Which brings us to Noah, his ark, and the Flood. They have so often been illustrated in cartoon form that to many they must seem fictional. But they are not. Noah was real, the ark was real, and so too the Flood. Opinions may differ over how much of the globe it actually immersed. But there is no questioning the effect of it. All of humankind, eight individuals excepted, perished. And these eight – along with a vast array of animals and birds – owed their lives solely to the ark which God had instructed Noah to build.
It is a history that will one day repeat itself – though not in precisely the same way. God is not going to destroy us again by the waters of a flood. That is matter of divine promise. But he is going to act in a way that parallels it. That is part of the use that the Bible makes of the Flood. It presents it as a picture of what will happen at a future day. God will again intervene to bring violence and all other wickedness to an end. And he will do it in broadly the same way. By an act both of destruction and deliverance.

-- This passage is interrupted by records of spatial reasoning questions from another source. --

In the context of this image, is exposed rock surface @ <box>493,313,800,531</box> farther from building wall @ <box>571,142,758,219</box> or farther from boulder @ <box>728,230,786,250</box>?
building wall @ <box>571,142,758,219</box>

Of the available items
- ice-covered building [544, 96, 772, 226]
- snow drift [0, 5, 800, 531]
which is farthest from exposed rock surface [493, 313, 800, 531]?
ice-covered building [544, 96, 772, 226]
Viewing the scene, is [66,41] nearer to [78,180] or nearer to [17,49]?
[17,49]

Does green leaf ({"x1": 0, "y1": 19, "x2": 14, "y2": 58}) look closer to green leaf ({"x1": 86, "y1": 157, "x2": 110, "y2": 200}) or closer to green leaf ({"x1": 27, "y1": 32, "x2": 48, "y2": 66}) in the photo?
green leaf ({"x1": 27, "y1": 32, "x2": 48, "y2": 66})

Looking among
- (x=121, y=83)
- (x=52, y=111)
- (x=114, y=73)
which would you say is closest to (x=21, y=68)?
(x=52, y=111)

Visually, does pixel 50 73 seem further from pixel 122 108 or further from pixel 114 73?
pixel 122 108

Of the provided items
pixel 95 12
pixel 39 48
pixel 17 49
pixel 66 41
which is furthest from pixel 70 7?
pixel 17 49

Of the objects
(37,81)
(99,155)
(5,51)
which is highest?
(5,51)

And first the deliverance. All who took refuge in the ark were spared. So also will all who have taken refuge in Jesus. He is God’s graciously provided Saviour from sin and from wrath. No one who is looking to him to be the Saviour they need will perish when the day of God’s judgment comes.
And then the destruction. It came with great suddenness in Noah’s day and Jesus warns us that it will be exactly the same at the end. He himself will appear in blazing fire to take vengeance on his enemies. And myriads of our fellow humans will be as unprepared and as unable to escape as the people overwhelmed by the Flood.
And then the aftermath. Yet another new beginning! But this time with one massive difference. Noah and his family took something into their new world that would prove to be its undoing. Their sin. It passed to all their descendants. That’s why history has repeated itself. That’s why the violence has continued. That’s why God will act again in terrible and righteous judgment.
But no one will carry sin into God’s wonderful future world! Those whom Jesus saves he will make as sinless as himself. It means there will be no more violence. No more wickedness in fact of any kind. And no need, therefore, for God to judge us ever again.
Warning for us to heed. Hope for us to cherish.